#### [What to do]
A. Return the passage of the Ciudad del Carmen text between "This is frustrating, because, the" and "throat to choke.", inclusive, copied word for word.
B. Pick up the account of hunting for addresses in Ciudad del Carmen after its final sentence and write what comes next.

#### [Text extract]
= = = = =

First of all, if you go to the FedEx website, and look for locations in Ciudad Del Carmen, there aren't any. Ditto for UPS. DHL has one location listed, so I attempt to drive there.

The streets are still completely flooded. Two feet deep in places. Whoever designed the drainage for this city should be held accountable.

When I get to the location, there's no DHL business at that address. It's just the slums of Ciudad Del Carmen.

This is frustrating, because, the third world really doesn't seem to be on the same plane as the first world. I'm like..."Really? What the fuck? Where is the DHL office?"

The same thing happened to me last night when I was trying to find the Hampton Inn. I drove to the address. The Hampton Inn wasn't there. Now...why is this? It's hard to know. It's hard to know who's throat to choke.

Part of it is that the addresses are confusing as hell. For instanced the Hampton Inn address is:

Isla de Tris 28 Santa Rosalía, 24157 Ciudad del Carmen, Campeche

I'm like...ah....OK. Finally figured out that the State is Campeche. Ciudad del Carmen is the city. Isla de Tris is the street. 28 is probably the street address. No clue what Santa Rosalia is.

= = = = =

#### [Given records]
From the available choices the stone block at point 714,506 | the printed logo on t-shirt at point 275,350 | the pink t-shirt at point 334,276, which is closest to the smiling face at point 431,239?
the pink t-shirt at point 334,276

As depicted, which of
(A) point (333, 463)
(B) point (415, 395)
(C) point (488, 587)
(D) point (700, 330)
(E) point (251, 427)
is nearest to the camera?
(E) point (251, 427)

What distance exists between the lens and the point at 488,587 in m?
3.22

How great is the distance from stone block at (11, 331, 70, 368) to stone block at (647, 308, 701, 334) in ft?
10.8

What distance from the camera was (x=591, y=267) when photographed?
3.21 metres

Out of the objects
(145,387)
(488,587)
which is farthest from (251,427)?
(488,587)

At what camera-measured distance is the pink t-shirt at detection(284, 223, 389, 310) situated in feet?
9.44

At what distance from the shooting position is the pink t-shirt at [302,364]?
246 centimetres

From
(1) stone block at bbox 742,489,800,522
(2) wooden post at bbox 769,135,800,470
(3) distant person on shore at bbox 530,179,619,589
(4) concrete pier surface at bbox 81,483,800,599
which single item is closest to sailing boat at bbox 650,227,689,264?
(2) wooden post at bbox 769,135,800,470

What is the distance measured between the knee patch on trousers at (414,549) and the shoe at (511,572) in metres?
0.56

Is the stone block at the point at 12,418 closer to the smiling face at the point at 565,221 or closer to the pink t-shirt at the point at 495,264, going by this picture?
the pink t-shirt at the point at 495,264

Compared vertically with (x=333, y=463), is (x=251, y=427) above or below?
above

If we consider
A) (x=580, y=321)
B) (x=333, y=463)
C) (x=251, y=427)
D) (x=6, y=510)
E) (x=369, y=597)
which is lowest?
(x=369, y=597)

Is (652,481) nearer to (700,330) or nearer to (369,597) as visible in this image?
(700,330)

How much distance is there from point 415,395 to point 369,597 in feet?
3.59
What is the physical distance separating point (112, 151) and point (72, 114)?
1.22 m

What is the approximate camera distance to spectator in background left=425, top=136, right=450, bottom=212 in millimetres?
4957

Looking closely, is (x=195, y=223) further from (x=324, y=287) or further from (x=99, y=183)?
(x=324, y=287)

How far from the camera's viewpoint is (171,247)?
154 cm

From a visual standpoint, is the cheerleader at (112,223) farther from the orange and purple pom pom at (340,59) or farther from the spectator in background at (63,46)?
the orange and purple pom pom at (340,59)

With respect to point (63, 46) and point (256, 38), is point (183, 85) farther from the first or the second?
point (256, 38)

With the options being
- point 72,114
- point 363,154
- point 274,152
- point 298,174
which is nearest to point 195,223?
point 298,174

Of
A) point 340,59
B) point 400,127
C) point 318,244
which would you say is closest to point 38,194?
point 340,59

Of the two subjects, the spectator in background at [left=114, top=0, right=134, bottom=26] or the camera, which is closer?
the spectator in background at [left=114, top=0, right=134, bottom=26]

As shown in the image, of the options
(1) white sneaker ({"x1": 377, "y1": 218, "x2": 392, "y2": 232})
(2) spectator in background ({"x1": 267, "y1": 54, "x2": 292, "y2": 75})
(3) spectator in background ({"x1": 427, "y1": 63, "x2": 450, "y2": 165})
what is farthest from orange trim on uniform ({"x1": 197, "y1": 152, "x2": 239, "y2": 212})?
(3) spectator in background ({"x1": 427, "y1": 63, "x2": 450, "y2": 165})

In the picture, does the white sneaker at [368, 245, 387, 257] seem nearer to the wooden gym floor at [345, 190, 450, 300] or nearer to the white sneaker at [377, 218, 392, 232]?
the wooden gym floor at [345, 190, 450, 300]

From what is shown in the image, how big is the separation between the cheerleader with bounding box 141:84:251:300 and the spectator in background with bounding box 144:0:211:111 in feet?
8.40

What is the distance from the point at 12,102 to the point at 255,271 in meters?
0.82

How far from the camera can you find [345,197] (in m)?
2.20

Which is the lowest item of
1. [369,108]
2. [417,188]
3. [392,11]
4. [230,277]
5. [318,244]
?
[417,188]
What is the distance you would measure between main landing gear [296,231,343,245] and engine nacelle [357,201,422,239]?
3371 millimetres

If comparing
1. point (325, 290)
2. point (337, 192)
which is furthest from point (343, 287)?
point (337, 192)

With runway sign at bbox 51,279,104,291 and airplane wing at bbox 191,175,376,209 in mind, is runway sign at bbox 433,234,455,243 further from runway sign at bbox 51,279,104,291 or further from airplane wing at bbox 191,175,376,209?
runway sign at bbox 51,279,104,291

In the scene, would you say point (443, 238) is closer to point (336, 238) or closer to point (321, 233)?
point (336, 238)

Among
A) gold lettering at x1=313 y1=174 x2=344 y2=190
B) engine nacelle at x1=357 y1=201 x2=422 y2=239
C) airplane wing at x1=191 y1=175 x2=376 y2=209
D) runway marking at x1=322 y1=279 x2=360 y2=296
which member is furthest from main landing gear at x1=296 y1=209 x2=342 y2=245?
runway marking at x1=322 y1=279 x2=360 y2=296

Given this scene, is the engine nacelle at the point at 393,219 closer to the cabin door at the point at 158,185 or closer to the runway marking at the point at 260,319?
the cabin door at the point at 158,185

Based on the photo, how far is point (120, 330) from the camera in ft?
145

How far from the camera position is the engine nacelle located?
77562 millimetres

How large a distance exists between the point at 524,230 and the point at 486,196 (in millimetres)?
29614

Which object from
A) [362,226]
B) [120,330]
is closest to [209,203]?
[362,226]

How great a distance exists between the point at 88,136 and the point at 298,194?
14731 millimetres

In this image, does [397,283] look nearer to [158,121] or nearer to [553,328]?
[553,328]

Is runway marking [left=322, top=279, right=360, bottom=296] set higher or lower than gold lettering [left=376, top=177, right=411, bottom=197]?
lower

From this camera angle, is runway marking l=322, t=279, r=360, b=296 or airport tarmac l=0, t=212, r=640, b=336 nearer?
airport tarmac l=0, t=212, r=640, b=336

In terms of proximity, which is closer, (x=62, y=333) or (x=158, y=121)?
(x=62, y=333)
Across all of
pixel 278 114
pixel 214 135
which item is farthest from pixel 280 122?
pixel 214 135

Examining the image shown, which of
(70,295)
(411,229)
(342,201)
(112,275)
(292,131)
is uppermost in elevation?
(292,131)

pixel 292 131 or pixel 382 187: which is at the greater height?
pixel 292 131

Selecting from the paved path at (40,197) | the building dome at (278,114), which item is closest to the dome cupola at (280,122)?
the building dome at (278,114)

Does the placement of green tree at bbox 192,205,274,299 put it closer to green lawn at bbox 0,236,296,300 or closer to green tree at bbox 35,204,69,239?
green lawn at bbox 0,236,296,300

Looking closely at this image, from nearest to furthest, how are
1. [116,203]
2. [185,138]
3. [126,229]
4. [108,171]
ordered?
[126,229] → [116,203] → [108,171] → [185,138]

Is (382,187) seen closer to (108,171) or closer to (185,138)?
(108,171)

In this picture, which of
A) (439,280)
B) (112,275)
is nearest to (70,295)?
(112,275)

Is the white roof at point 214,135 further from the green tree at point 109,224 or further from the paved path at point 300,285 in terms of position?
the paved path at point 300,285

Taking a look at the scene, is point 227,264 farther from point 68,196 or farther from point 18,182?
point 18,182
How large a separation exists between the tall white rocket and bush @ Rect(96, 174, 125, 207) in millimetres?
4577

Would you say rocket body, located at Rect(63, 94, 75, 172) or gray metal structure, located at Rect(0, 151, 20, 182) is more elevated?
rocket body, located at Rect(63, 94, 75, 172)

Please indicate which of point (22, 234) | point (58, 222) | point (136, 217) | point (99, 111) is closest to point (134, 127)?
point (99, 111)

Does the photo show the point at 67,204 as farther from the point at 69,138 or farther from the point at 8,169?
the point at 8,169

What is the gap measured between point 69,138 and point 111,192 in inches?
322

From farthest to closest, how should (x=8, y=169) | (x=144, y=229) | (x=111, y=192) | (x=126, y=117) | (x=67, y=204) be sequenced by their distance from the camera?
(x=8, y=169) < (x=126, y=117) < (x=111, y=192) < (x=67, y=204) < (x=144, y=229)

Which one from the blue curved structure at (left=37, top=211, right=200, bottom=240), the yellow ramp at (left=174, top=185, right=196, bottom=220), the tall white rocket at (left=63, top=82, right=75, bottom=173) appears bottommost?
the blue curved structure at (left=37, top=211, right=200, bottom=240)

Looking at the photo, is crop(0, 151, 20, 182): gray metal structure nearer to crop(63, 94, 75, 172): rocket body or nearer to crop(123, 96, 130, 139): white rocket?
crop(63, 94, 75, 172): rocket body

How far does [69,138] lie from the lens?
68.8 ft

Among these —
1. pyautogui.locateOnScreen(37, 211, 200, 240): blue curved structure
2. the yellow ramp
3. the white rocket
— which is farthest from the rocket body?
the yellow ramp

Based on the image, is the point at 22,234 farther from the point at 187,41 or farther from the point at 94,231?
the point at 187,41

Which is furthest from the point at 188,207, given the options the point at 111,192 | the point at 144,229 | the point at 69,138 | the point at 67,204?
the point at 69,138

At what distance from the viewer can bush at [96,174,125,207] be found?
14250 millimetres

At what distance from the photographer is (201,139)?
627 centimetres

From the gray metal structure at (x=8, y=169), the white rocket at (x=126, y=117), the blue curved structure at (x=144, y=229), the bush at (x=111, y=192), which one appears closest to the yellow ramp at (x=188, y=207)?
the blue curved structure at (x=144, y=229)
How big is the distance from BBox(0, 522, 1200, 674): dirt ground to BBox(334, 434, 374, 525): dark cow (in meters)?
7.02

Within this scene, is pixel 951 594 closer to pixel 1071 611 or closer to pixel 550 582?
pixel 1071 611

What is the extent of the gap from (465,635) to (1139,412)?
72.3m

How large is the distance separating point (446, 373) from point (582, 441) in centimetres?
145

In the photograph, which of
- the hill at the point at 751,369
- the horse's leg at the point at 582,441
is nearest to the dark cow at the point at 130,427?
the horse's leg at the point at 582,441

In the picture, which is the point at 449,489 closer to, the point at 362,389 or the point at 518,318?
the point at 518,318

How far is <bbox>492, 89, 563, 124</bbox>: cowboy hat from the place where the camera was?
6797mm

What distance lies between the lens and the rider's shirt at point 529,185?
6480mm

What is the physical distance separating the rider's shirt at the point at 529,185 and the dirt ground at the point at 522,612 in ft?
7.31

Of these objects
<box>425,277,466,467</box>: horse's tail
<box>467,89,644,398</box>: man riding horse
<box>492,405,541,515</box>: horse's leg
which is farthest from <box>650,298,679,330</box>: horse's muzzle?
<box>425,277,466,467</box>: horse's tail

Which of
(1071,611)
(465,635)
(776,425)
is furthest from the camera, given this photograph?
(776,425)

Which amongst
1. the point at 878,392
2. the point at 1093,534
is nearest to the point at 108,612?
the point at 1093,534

= = = = =

#### [Results of the tasks]
A.
This is frustrating, because, the third world really doesn't seem to be on the same plane as the first world. I'm like..."Really? What the fuck? Where is the DHL office?"

The same thing happened to me last night when I was trying to find the Hampton Inn. I drove to the address. The Hampton Inn wasn't there. Now...why is this? It's hard to know. It's hard to know who's throat to choke.

B.
And, I can assure you that the Hampton Inn isn't at this address. It's certainly not at the Isla de Tris 28, any way. There's a Wal-mart there. This is next to the airport. So, sure, you'd like to go find someone and strangle them slowly in a shallow pool, but I'm not clear what it gets you.

So, the Hampton Inn wasn't there. The DHL place isn't where it should be. I tried to call the phone number for the U.S. Embassy in Belize, and their number has been disconnected.

So, eventually, you just kinda of realize that down here, nothing is right. Nothing works right. Everything is broken. No one knows why. And even less people care. Which is, in a way, kind of maddening if you're not used to it.

At the hotel where I spent the night, I try to get to the bottom of the shipping issue.

"People do, in fact, mail things, right? People do mail packages down here, right?"

"We get packages here at the hotel."

"Aha. OK. Now, we're getting somewhere. Do you send packages out?"

"For what?"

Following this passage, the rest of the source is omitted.